TEXT:
Educating the next generation to solve complex health problems through design thinking

Stories

Intern Insights: Serving Communities

It’s insane how fast this summer has gone by, considering we’re now at the end of week 8. As a neuroscience major at Swarthmore College, I never expected to work side by side with medical students and physicians, interact with community members in Philadelphia, and conduct research on four different projects all at once. This summer has been more than I ever could have imagined it to be. One of our ongoing projects, Health Insights 215, has probably been the most grounding experience for me in a while. This project involved going out into underserved communities in North Philly and talking to individuals who live in that area about what they need to be healthier and what being healthy means to them. The responses from some of the people we met were astounding, and described realities I never would have thought of.

hi215.jpg
hi2153.jpg

One man that we talked to in the Strawberry Mansion area wrote on his insight sheet, “My community needs PEACE to be healthier.” He started talking about how the United States as a whole, but particularly his community, has lost the simplicity of solutions to their problems. He went on to say the things he worries about “as a poor man, as a black man” aren’t politics or any social movements fighting for equal rights, but rather how he’s going to get home so he doesn’t run into gunfire or fights.

The most profound response he had though was when we asked him to sign the photo release form because I had been taking video and photos of him. We told him we had a social media campaign going for the project and a website where his photo may be posted. This man just looked at us and said, “You know if the wrong people see this, I could be killed for talking to you and telling you my opinion.” But he felt strongly about our cause and wanted his perspective to be shared.

None of us knew how to respond, myself included. There was an audible three-second silence because none of us had thought of this reality, that someone could be killed for trying to make their community better, safer, and healthier. When I think about that idea, it makes sense, but when someone actually says it to you in response to something you’re doing, it leaves a lasting imprint.

Engaging with people and going into their communities is something I want to allow myself to do on a more regular basis after this summer. Whether that’s working through non-profits, research, or more health pop-ups like Health Insights 215, listening to people’s stories and documenting them is an experience on its own.

INFORMATION SHOWN:
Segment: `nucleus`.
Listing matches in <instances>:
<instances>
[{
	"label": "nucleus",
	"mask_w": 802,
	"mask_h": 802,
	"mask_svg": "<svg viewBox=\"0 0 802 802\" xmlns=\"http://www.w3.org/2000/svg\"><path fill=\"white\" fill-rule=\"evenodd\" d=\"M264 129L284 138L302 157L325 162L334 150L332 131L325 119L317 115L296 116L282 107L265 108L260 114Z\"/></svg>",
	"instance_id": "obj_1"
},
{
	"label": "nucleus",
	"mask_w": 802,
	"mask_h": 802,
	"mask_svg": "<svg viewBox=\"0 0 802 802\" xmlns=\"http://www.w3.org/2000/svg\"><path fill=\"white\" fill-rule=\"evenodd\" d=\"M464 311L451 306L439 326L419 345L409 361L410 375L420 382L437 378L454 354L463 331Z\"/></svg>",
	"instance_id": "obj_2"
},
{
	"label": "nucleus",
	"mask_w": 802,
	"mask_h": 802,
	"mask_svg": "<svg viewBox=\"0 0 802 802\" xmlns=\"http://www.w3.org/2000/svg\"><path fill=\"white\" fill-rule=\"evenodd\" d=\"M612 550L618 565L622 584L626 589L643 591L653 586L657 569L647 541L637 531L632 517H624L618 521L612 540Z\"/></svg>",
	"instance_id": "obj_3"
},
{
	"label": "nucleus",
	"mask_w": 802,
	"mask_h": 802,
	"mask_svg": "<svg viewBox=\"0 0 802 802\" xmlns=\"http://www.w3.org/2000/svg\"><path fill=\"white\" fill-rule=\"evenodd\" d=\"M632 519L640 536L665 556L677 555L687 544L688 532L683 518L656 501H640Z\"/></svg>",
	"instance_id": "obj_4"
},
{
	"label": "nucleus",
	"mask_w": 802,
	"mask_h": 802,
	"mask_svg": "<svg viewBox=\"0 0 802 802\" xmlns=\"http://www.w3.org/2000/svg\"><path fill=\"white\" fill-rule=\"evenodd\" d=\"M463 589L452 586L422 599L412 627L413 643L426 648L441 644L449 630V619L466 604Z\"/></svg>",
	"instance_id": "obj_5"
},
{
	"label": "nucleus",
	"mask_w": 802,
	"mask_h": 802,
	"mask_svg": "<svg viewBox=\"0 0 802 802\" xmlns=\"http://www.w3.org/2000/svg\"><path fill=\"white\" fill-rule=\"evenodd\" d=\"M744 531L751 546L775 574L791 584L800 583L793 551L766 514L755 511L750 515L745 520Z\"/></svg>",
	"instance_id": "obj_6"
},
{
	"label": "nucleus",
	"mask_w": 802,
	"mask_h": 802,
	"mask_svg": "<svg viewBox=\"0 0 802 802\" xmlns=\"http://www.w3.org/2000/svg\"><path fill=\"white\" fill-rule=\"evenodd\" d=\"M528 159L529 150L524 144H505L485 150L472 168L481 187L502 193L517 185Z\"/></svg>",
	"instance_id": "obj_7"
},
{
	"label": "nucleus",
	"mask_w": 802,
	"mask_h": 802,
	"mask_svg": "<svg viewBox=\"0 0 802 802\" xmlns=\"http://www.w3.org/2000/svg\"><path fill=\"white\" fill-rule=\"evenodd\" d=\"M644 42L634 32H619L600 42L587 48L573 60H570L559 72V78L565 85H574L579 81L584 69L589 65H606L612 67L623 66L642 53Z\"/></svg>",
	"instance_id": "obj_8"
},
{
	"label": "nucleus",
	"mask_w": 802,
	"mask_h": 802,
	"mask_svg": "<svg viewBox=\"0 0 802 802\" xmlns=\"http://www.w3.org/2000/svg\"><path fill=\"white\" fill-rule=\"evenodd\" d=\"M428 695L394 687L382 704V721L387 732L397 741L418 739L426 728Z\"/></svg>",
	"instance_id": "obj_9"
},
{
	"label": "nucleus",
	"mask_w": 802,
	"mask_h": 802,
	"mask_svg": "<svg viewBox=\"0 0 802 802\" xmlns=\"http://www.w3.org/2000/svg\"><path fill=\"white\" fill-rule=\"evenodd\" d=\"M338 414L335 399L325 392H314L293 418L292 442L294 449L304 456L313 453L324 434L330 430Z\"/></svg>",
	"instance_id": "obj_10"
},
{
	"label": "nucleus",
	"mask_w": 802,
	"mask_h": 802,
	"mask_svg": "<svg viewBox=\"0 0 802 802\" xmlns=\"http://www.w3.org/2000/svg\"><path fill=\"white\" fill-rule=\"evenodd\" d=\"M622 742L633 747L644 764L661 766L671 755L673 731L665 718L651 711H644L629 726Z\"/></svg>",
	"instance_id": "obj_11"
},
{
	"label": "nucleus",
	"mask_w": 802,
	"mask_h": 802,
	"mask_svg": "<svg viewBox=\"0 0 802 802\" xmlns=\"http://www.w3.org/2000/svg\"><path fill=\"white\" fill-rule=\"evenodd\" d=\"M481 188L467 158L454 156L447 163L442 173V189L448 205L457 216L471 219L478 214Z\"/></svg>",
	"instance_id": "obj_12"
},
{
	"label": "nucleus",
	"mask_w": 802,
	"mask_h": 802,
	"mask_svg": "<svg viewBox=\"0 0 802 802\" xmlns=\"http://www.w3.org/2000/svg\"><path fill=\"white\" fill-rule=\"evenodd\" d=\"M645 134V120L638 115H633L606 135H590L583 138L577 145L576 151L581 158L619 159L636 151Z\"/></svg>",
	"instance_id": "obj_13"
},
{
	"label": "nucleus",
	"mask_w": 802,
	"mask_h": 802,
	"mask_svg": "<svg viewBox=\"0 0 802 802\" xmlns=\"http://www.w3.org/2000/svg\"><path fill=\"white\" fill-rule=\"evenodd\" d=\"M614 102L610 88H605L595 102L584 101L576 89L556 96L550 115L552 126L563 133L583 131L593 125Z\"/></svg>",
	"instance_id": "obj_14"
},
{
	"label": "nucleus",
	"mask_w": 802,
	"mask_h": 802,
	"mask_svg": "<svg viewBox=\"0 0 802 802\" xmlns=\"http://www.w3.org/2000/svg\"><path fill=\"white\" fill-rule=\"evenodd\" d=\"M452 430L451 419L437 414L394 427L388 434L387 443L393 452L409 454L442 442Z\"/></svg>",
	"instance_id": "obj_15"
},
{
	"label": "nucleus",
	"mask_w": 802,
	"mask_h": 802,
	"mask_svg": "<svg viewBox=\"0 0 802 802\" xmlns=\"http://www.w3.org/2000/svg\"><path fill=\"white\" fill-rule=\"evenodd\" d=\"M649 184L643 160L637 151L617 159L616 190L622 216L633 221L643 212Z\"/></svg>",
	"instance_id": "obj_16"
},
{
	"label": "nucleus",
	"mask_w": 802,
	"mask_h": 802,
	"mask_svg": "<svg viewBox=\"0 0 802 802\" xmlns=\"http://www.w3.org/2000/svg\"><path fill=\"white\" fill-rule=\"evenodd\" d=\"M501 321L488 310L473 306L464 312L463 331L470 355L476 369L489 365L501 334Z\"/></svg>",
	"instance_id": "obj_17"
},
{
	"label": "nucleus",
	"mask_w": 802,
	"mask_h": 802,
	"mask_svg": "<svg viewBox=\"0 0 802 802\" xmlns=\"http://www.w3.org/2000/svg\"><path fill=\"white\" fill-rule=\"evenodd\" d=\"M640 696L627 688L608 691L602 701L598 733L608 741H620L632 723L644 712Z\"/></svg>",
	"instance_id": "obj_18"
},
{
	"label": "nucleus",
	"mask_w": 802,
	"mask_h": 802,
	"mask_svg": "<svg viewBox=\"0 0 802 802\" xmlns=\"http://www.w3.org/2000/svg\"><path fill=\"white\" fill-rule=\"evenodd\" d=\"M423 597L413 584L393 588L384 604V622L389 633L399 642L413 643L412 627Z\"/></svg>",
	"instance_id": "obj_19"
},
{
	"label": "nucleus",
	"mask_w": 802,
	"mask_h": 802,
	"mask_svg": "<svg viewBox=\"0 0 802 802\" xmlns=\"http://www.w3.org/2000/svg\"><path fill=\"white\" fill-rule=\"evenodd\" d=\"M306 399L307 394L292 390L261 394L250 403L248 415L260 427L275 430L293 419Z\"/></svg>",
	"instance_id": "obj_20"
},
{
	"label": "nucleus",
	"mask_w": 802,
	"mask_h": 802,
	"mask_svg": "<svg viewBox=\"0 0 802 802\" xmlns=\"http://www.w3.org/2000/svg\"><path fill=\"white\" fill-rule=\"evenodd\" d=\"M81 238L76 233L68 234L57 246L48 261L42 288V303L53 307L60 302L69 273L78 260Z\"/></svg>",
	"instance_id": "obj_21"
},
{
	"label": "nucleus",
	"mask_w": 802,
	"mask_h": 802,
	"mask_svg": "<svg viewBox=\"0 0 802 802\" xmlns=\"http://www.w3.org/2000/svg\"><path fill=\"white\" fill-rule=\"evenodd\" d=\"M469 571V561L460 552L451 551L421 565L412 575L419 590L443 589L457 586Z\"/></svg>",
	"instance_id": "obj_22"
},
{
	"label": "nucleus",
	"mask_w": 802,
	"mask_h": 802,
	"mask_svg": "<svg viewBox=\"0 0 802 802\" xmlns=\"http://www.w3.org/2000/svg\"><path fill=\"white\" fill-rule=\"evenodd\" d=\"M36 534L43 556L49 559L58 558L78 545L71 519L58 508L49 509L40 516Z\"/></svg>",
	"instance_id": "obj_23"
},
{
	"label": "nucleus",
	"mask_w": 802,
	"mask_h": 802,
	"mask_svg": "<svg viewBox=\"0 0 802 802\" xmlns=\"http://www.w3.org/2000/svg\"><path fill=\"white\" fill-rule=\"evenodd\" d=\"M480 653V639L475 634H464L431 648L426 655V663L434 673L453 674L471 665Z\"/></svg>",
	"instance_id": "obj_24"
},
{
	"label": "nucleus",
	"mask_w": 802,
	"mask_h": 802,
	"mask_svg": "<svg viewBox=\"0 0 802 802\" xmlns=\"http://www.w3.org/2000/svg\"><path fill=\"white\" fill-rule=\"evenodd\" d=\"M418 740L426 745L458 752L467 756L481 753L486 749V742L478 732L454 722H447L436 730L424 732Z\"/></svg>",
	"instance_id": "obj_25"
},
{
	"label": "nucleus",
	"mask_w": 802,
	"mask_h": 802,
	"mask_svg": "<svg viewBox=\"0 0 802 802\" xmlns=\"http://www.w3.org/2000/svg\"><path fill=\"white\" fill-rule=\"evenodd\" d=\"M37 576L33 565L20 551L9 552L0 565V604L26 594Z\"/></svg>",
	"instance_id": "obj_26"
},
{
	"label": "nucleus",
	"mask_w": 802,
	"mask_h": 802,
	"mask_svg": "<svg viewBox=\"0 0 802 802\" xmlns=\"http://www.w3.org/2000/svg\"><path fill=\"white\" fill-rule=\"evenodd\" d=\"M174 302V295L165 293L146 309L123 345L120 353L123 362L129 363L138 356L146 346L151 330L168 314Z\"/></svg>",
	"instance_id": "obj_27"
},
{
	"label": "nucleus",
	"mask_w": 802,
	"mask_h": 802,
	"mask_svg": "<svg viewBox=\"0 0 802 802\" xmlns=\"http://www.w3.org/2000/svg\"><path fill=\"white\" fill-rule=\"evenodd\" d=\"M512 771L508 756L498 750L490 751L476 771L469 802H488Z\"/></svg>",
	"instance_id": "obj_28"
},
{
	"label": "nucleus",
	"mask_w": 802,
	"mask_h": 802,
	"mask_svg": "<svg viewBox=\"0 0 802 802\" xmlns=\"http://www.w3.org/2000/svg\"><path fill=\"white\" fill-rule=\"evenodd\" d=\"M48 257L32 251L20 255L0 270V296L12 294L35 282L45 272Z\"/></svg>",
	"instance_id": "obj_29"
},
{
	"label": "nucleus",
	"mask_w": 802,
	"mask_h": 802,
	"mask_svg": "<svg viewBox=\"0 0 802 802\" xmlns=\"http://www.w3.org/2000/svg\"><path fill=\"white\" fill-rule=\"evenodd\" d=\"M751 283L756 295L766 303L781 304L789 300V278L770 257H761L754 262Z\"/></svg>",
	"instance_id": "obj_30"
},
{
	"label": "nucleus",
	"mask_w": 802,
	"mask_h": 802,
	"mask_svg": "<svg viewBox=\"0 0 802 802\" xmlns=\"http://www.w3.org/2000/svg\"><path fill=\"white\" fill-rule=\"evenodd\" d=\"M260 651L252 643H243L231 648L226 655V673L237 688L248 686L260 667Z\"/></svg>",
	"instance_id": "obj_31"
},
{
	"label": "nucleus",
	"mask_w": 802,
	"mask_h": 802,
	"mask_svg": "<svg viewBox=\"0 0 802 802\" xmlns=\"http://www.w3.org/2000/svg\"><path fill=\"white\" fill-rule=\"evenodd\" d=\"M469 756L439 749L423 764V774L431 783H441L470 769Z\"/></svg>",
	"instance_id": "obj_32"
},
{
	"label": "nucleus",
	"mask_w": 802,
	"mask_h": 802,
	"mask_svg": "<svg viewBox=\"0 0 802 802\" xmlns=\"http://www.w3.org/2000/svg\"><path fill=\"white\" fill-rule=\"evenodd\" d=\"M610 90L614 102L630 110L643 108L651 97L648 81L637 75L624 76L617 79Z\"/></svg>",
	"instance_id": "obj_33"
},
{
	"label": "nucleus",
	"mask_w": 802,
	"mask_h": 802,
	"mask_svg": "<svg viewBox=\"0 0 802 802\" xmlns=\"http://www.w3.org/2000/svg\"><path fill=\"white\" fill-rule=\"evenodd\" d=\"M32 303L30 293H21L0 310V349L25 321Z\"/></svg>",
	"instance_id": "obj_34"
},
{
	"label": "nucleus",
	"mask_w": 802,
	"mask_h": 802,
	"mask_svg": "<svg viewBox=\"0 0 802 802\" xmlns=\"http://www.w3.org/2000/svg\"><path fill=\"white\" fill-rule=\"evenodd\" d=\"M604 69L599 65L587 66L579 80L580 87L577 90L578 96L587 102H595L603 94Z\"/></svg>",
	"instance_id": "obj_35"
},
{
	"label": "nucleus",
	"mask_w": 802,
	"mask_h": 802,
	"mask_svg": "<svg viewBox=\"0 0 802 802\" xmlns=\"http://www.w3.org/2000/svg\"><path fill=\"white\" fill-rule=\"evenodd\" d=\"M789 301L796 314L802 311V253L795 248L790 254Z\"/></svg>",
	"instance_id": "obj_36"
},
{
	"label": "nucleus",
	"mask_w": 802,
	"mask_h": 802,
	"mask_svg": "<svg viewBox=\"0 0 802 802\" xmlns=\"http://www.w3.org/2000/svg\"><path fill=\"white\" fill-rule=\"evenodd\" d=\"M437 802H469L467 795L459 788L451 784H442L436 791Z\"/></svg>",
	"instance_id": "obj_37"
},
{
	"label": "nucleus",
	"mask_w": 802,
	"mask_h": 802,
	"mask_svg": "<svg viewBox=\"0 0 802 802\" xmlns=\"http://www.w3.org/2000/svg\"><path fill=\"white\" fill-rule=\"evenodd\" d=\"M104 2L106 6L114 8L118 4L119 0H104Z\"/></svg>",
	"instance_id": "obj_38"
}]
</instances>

EXERCISE DESCRIPTION:
In the intern story, give the passage again starting with "It’s insane how" and going on through "have thought of.", replacing "North Philly" with "North Philadelphia".

COMPLETED EXERCISE:
It’s insane how fast this summer has gone by, considering we’re now at the end of week 8. As a neuroscience major at Swarthmore College, I never expected to work side by side with medical students and physicians, interact with community members in Philadelphia, and conduct research on four different projects all at once. This summer has been more than I ever could have imagined it to be. One of our ongoing projects, Health Insights 215, has probably been the most grounding experience for me in a while. This project involved going out into underserved communities in North Philadelphia and talking to individuals who live in that area about what they need to be healthier and what being healthy means to them. The responses from some of the people we met were astounding, and described realities I never would have thought of.